バブル崩壊以降の政治・行財政改革を解剖する
曽根泰教(慶應義塾大学大学院教授)×中里透(上智大学准教授)×永久寿夫(PHP総研代表)
5月11日、政策シンクタンクPHP総研は、<検証報告書>『「日本国」の経営診断-バブル崩壊以降の政治・行財政改革を解剖する-』を発表した。わが国はバブル崩壊以降、さまざまな改革を実施し、国の経営の立て直しをはかってきた。しかし、それらの努力には一定の効果は認められるものの、一見、問題がなさそうな経営の持続可能性には大きなリスクが宿っている。日本には、みずからの体質を変えるべく、新たな経営ビジョンとモデルの構築が必要である。
「変える力」特集No.41では同報告書に携わったPHP総研「新・国家経営研究会」の座長である曽根泰教・慶應義塾大学大学院教授、およびメンバーである中里透・上智大学准教授、PHP総研代表の永久寿夫が同報告書の内容と今後の展望について話し合った。
30兆円の剰余どころか30兆円の赤字
永久 松下幸之助は「政治は経営だ」と言っておりました。政治とは国の運営全体の意味で、1970年代から、赤字国債をこのまま発行し続けていったら国の経営はどうなるのかとずっと懸念していました。

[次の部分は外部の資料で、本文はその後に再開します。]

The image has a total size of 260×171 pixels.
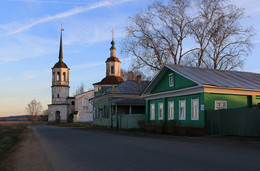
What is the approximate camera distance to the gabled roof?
21.0 meters

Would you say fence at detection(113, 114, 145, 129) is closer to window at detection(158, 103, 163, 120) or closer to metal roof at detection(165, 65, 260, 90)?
window at detection(158, 103, 163, 120)

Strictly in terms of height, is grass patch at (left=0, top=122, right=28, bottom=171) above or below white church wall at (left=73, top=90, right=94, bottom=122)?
below

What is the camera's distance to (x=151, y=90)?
27.9m

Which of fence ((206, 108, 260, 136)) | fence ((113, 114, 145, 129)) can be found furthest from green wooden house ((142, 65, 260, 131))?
fence ((113, 114, 145, 129))

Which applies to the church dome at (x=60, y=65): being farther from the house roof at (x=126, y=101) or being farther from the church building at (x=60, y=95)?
the house roof at (x=126, y=101)

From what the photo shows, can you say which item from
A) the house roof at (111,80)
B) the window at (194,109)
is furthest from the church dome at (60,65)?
the window at (194,109)

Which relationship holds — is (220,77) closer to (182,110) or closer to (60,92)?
(182,110)

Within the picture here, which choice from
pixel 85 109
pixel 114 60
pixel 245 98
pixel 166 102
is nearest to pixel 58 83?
pixel 85 109

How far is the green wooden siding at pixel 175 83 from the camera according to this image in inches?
879

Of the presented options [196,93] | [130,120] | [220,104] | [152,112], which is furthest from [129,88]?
[220,104]

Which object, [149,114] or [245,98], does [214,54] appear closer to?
[149,114]

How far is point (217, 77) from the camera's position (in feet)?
76.1

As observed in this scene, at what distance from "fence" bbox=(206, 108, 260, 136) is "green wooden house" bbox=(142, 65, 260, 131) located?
63 cm

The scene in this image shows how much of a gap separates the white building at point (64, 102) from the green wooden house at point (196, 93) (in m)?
44.6
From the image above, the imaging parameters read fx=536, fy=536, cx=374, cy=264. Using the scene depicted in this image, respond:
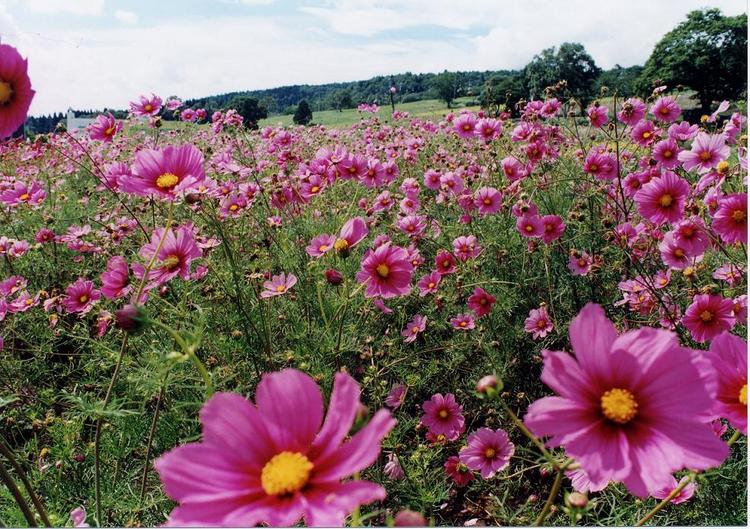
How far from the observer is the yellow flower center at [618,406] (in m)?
0.52

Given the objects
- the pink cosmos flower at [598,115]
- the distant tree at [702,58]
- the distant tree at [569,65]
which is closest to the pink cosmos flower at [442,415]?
the pink cosmos flower at [598,115]

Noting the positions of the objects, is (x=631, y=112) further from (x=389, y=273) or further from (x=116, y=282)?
(x=116, y=282)

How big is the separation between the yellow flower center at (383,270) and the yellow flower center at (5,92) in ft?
2.63

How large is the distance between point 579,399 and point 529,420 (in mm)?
75

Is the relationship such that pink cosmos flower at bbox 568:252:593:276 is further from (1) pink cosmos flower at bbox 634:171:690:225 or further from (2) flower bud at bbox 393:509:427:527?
(2) flower bud at bbox 393:509:427:527

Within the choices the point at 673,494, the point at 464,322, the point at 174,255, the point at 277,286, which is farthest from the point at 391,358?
the point at 673,494

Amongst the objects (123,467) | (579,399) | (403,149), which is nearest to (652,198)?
(579,399)

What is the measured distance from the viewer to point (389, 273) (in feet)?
4.28

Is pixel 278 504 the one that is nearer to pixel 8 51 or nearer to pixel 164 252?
pixel 8 51

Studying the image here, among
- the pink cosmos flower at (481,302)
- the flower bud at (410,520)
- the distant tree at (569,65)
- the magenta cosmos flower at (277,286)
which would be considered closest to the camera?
the flower bud at (410,520)

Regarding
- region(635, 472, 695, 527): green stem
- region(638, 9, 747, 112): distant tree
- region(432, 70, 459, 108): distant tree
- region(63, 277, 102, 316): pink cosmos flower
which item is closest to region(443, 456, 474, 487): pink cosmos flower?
region(635, 472, 695, 527): green stem

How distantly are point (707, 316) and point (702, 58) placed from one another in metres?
21.0

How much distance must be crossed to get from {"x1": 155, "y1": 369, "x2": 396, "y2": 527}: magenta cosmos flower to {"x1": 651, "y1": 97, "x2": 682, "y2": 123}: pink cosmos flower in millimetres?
2415

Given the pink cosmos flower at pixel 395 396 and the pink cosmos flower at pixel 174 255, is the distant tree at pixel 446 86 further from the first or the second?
the pink cosmos flower at pixel 174 255
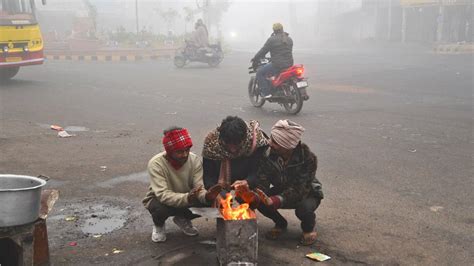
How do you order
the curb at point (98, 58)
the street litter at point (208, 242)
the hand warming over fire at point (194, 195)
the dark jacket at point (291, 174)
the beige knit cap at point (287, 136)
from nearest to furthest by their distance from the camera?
the hand warming over fire at point (194, 195) < the beige knit cap at point (287, 136) < the dark jacket at point (291, 174) < the street litter at point (208, 242) < the curb at point (98, 58)

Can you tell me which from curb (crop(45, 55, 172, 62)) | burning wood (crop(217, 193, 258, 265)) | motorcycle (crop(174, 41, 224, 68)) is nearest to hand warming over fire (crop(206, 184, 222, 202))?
burning wood (crop(217, 193, 258, 265))

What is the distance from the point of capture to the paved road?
14.6 ft

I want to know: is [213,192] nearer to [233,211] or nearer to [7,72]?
[233,211]

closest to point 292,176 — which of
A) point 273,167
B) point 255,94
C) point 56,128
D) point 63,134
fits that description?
point 273,167

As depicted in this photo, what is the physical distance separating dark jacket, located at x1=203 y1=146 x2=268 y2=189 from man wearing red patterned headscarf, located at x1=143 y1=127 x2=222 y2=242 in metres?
0.07

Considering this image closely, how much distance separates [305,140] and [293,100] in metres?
2.52

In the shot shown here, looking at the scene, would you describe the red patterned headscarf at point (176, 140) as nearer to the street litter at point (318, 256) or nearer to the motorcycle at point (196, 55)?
the street litter at point (318, 256)

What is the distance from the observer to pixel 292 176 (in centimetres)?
444

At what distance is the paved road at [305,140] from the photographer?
4.44 metres

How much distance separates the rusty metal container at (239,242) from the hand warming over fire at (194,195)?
0.40m

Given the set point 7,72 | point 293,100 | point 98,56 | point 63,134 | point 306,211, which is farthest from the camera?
point 98,56

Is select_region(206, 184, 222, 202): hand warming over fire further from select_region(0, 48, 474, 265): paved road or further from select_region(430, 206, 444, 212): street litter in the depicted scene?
select_region(430, 206, 444, 212): street litter

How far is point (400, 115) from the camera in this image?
10766 millimetres

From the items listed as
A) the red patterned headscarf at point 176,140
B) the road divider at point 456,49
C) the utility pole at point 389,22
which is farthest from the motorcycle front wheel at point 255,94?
the utility pole at point 389,22
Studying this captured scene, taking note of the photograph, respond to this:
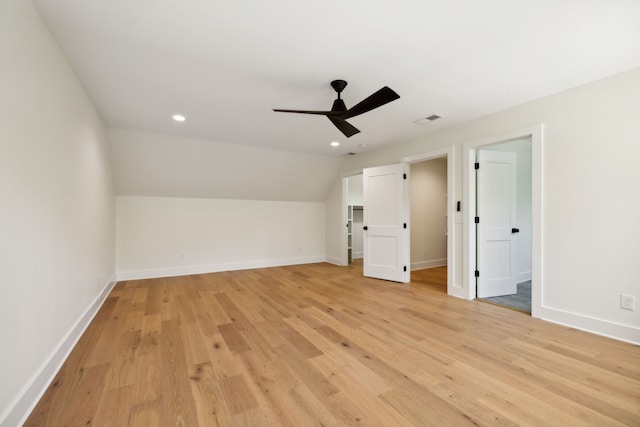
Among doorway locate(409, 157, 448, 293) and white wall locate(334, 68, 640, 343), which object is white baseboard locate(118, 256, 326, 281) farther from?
white wall locate(334, 68, 640, 343)

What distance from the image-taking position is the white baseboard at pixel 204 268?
4.79 metres

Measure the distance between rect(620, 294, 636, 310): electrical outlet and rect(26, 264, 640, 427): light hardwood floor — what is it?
13.0 inches

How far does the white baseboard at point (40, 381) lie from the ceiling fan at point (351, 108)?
2.52 meters

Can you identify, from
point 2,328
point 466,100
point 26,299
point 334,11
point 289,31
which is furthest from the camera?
point 466,100

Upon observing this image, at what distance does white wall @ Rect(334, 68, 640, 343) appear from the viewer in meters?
2.39

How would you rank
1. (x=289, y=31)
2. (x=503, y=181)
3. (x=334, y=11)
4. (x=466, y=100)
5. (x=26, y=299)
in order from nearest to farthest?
(x=26, y=299), (x=334, y=11), (x=289, y=31), (x=466, y=100), (x=503, y=181)

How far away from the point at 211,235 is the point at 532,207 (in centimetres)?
529

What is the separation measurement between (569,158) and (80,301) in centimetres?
511

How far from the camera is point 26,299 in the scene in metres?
1.54

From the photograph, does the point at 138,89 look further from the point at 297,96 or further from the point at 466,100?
the point at 466,100

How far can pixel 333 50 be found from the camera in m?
2.07

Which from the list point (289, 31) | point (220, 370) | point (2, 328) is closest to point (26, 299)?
point (2, 328)

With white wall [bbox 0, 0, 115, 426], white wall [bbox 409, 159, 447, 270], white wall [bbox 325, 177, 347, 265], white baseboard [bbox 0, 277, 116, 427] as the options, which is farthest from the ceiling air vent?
white baseboard [bbox 0, 277, 116, 427]

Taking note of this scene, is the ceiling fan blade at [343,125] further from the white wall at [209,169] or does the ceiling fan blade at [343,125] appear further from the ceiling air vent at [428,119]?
the white wall at [209,169]
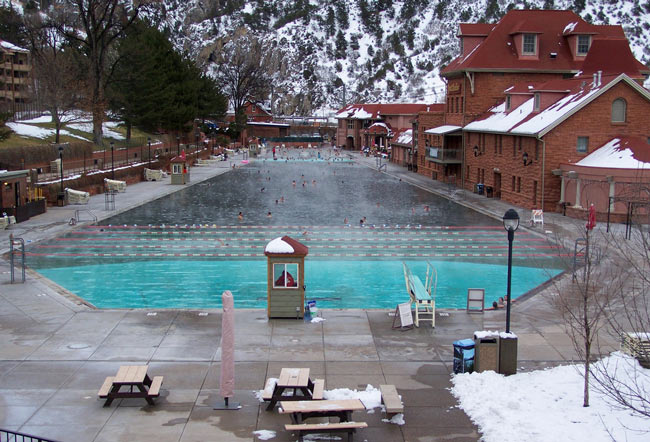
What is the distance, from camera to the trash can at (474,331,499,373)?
13.9 m

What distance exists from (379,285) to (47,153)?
36456mm

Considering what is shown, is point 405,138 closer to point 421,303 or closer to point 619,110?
point 619,110

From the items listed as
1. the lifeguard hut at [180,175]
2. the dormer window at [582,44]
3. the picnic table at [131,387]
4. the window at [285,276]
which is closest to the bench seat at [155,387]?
the picnic table at [131,387]

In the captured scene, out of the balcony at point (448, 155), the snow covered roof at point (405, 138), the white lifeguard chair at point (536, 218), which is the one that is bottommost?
the white lifeguard chair at point (536, 218)

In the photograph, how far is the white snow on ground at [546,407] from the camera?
11.2m

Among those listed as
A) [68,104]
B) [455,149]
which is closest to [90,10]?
[68,104]

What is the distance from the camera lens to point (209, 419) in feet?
39.3

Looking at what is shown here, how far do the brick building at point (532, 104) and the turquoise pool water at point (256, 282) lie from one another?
16551 millimetres

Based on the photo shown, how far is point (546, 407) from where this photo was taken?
1224 centimetres

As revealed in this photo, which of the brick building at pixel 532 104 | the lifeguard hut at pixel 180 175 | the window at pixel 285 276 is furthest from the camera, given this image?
the lifeguard hut at pixel 180 175

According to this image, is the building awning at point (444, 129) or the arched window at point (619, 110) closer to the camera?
the arched window at point (619, 110)

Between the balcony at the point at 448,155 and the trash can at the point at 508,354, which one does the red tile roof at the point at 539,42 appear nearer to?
the balcony at the point at 448,155

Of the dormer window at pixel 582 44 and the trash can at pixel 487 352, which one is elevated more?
the dormer window at pixel 582 44

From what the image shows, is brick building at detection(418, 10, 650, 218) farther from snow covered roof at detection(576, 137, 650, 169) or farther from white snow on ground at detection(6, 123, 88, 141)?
white snow on ground at detection(6, 123, 88, 141)
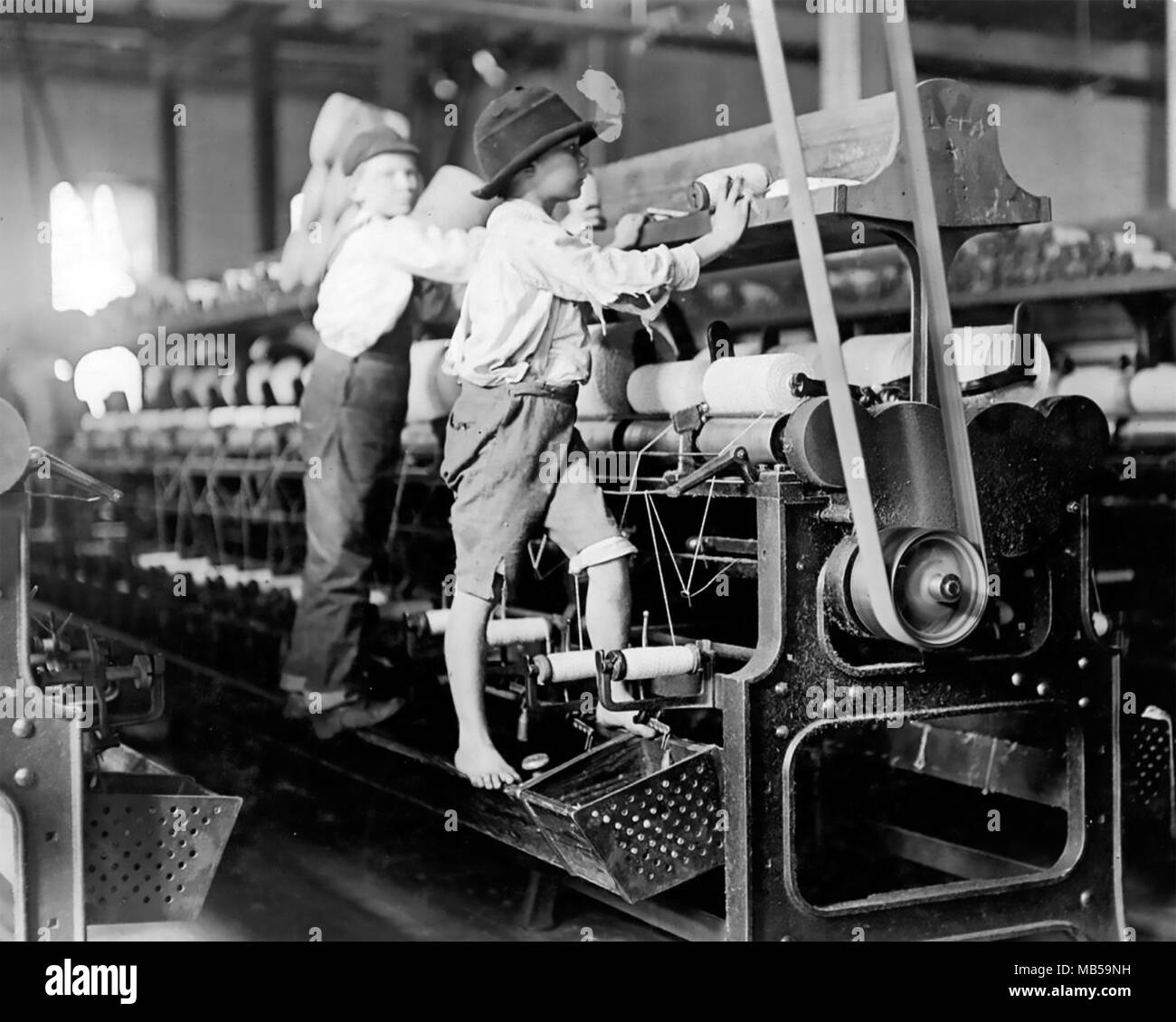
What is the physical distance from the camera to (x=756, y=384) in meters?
2.72

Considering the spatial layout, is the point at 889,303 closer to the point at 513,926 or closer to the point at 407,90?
the point at 407,90

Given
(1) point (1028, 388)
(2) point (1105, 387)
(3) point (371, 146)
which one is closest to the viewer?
(1) point (1028, 388)

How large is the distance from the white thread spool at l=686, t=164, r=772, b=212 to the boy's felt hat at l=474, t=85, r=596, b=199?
26 cm

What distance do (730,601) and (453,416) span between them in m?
0.98

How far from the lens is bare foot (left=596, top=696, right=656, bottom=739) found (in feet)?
9.50

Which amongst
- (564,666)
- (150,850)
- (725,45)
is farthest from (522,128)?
(725,45)

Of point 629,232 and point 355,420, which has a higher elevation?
point 629,232

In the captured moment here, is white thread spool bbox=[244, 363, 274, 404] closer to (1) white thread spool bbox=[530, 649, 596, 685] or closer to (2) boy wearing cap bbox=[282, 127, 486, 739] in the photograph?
(2) boy wearing cap bbox=[282, 127, 486, 739]

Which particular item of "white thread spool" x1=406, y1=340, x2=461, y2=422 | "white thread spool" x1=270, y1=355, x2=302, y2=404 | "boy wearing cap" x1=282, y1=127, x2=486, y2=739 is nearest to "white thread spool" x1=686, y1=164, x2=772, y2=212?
"boy wearing cap" x1=282, y1=127, x2=486, y2=739

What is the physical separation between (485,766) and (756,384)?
0.92 m

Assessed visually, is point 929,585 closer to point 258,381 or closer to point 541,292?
point 541,292

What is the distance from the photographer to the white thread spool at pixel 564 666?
2.76 metres

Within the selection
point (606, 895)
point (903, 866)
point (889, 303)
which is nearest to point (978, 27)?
point (889, 303)
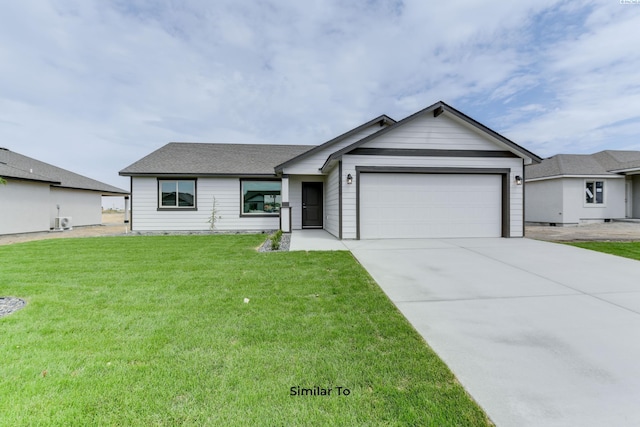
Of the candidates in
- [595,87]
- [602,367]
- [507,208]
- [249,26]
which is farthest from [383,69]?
[602,367]

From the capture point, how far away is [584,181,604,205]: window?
1641 cm

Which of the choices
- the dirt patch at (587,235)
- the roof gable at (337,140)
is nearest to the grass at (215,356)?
the roof gable at (337,140)

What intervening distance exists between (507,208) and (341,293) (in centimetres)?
845

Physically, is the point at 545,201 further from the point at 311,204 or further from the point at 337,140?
the point at 311,204

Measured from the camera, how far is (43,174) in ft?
49.5

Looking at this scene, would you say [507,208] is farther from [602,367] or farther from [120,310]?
[120,310]

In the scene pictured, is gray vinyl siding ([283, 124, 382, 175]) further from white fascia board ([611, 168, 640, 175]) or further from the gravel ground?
white fascia board ([611, 168, 640, 175])

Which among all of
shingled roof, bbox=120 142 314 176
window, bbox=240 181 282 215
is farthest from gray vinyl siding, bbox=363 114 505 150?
shingled roof, bbox=120 142 314 176

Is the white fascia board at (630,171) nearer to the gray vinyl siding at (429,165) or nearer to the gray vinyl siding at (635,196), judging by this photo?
the gray vinyl siding at (635,196)

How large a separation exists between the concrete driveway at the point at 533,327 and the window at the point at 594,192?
13.7 meters

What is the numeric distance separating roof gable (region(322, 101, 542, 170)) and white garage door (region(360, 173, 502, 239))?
1099 millimetres

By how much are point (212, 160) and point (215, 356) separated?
42.1ft

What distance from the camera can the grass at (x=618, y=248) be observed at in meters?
6.91

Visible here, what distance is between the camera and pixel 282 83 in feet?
49.5
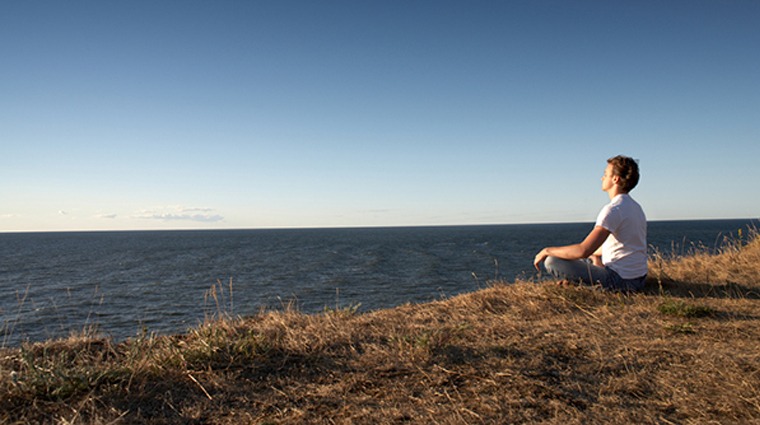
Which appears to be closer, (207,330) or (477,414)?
(477,414)

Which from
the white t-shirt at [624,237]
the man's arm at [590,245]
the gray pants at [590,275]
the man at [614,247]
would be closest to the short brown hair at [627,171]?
Answer: the man at [614,247]

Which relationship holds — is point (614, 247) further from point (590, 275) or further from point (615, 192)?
point (615, 192)

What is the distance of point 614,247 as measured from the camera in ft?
19.4

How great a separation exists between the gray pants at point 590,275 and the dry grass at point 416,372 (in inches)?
30.6

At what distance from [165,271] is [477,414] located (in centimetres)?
4554

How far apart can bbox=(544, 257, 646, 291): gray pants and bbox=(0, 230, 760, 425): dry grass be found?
776 millimetres

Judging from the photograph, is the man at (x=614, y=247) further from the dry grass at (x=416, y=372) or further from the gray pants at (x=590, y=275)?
the dry grass at (x=416, y=372)

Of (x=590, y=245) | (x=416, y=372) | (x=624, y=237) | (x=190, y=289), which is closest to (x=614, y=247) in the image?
(x=624, y=237)

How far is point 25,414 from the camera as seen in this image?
2930 mm

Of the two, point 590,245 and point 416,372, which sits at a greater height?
point 590,245

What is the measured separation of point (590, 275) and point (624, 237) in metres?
0.67

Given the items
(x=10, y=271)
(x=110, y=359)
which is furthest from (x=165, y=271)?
(x=110, y=359)

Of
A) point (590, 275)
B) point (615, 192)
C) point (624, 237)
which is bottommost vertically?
point (590, 275)

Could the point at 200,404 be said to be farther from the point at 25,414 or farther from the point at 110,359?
the point at 110,359
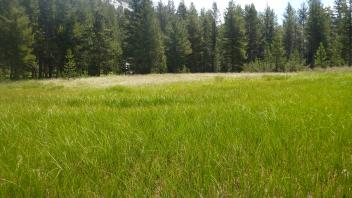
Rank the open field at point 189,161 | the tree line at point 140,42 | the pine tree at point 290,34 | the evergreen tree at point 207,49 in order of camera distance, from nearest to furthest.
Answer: the open field at point 189,161 → the tree line at point 140,42 → the evergreen tree at point 207,49 → the pine tree at point 290,34

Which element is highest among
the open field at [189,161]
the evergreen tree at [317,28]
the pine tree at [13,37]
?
the evergreen tree at [317,28]

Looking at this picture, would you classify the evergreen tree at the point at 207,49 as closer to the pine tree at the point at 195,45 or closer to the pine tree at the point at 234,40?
the pine tree at the point at 195,45

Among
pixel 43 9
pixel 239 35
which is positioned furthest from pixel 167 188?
pixel 239 35

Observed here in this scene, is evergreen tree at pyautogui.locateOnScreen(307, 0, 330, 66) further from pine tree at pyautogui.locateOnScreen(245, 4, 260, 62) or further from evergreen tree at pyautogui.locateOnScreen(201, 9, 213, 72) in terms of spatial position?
evergreen tree at pyautogui.locateOnScreen(201, 9, 213, 72)

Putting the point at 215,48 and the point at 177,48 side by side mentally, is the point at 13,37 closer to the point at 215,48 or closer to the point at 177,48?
the point at 177,48

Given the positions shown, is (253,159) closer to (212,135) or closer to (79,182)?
(212,135)

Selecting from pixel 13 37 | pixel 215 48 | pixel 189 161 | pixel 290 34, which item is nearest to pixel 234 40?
pixel 215 48

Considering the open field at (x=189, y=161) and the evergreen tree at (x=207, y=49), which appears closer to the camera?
the open field at (x=189, y=161)

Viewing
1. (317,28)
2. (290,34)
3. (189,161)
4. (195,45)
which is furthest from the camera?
(290,34)

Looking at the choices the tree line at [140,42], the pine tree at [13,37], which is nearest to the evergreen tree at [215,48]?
the tree line at [140,42]

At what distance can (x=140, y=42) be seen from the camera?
61.0 meters

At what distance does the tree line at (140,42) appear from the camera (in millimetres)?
49906

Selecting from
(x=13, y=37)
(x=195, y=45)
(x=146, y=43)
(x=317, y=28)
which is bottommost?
(x=13, y=37)

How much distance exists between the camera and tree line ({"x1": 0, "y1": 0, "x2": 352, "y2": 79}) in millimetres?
49906
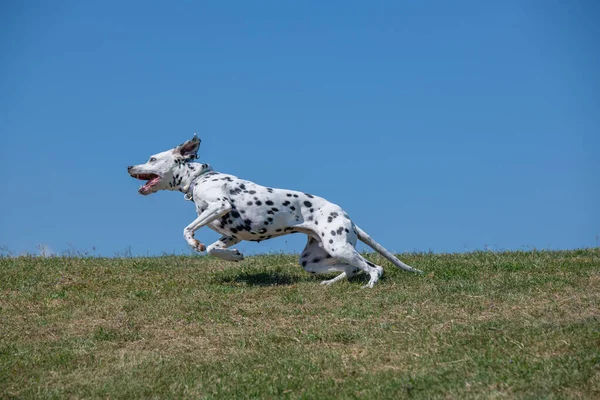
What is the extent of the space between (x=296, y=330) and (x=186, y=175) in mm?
4777

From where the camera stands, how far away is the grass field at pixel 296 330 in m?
9.32

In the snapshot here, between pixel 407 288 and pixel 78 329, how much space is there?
546 cm

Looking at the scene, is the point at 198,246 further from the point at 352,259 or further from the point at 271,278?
the point at 352,259

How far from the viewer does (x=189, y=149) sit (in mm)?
15594

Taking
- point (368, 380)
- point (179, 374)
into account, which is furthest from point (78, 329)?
point (368, 380)

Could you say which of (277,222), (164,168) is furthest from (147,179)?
(277,222)

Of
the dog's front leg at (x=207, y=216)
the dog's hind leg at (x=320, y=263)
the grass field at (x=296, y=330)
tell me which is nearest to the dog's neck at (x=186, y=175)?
the dog's front leg at (x=207, y=216)

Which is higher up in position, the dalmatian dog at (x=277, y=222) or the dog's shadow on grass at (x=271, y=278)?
the dalmatian dog at (x=277, y=222)

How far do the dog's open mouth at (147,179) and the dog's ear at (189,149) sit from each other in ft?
2.01

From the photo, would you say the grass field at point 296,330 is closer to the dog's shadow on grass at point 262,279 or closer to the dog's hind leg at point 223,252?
the dog's shadow on grass at point 262,279

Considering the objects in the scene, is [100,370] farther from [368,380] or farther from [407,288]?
[407,288]

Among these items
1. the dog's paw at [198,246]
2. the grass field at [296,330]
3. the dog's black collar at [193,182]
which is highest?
the dog's black collar at [193,182]

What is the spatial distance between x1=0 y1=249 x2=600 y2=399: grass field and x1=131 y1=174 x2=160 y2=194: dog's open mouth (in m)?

実際、バブルが崩壊すると赤字国債の発行がさらに増えるとともに、財政の改善を目的に様々な改革が行われてきました。それらの改革を通じて、現在、わが国の経営はどうなっているのか、一度それを確認してみたいと思い、このプロジェクトを始めました。
1996年にPHPの「無税国家プロジェクト」から、「日本再編計画」という財政の恒常的赤字の改善を一つの目的として、省庁再編と州府制(道州制)の提言を行いました。「新・国家経営研究会」はその延長線上のプロジェクトという位置づけにもなります。今回の座長をお願いした曽根さんはそのときのプロジェクトメンバーでしたね。
曽根 あれから約20年が経ちました。当時のプロジェクトの名前である「無税国家」というのは、財政で国が20兆円、地方が10兆円の剰余金を出して、それを毎年積み立てていき、いずれはその運用益で国の経営を行うというものでした。もともとは松下さんの発想ですが、それを実現する具体的方法を提言しました。
そのあと、中央省庁再編や市町村合併があり、選挙制度改革、公職選挙法改正、マニフェスト選挙、首相を中心とする内閣のリーダーシップの強化、事業仕分けなど、構造改革を含むたくさんの改革が行われましたが、現在は、逆に毎年約30兆円の赤字が出るという状態です。
このまま行くと赤字はまだ積み上がるでしょうね。それでもかまわないというグループもあるけれども、年間3%の赤字、累積で60%というEU基準くらいがやはり国際的にはスタンダードではないのかと思います。現在の中国もそのEU基準に合わせようとしていますね。日本でその道筋が見えているのかというと、プライマリーバランスの回復も当分無理ですよね。今回のプロジェクトは解決策を提示するというものではないけれど、その必要性を改めて気づかせたというところに価値があると思います。